Artificial Intelligence - A Modern Approach by Russell and Norvig and
Machine Learning by Mitchell offer high level overviews of genetic algorithms.
The population's overall fitness will increase over time due to the way the GA works. It's common to basically have three ways to create the new population:
- Elite children
- Crossover
- Mutation
Elite children are the elements of the population with the highest fitness. A fixed number of these elites will automatically join the next generation.

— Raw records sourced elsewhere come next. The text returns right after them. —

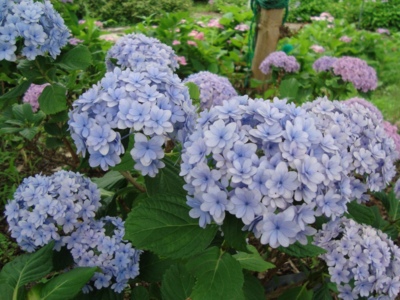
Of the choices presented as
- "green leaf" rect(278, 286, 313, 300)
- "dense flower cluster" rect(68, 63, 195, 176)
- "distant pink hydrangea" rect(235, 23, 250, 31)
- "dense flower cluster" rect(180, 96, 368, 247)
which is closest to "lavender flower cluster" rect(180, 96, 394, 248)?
"dense flower cluster" rect(180, 96, 368, 247)

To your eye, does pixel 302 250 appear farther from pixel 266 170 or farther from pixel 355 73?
pixel 355 73

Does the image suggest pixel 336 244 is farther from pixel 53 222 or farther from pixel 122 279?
pixel 53 222

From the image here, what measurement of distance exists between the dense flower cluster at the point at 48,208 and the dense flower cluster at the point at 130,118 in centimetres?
27

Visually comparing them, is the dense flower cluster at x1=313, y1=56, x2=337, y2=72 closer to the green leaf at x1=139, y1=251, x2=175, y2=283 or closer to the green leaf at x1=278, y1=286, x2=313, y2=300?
the green leaf at x1=278, y1=286, x2=313, y2=300

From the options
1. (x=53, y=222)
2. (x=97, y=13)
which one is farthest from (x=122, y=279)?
(x=97, y=13)

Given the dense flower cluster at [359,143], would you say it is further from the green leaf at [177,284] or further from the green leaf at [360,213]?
the green leaf at [177,284]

Crossover combines two individuals to produce two offspring. The parents are generally chosen probabilistically according to the following function, where h is an individual hypothesis, \Phi(h) is the fitness function, and n is the population size:
P(h_i \text{ is selected}) = \frac{\Phi(h_i)}{\sum_{j=1}^n \Phi(h_j)}
Then, you either do single-point crossover, two-point crossover, or uniform crossover to create two offspring.
Mutation is then applied to the population. Generally speaking, a percentage of the population is chosen with uniform probability and each chosen individual has a random bit inverted.
So, basically, the fitness function drives which individuals are selected to move on; technically speaking, the fitness function solely assigns a numerical score representing the quality of the hypothesis; the actual genetic algorithm decides which individuals are kept. Crossover is a method to generate new individuals which may or may not be more fit than the parents.
Of course, the above details can change based on the way the GA is implemented.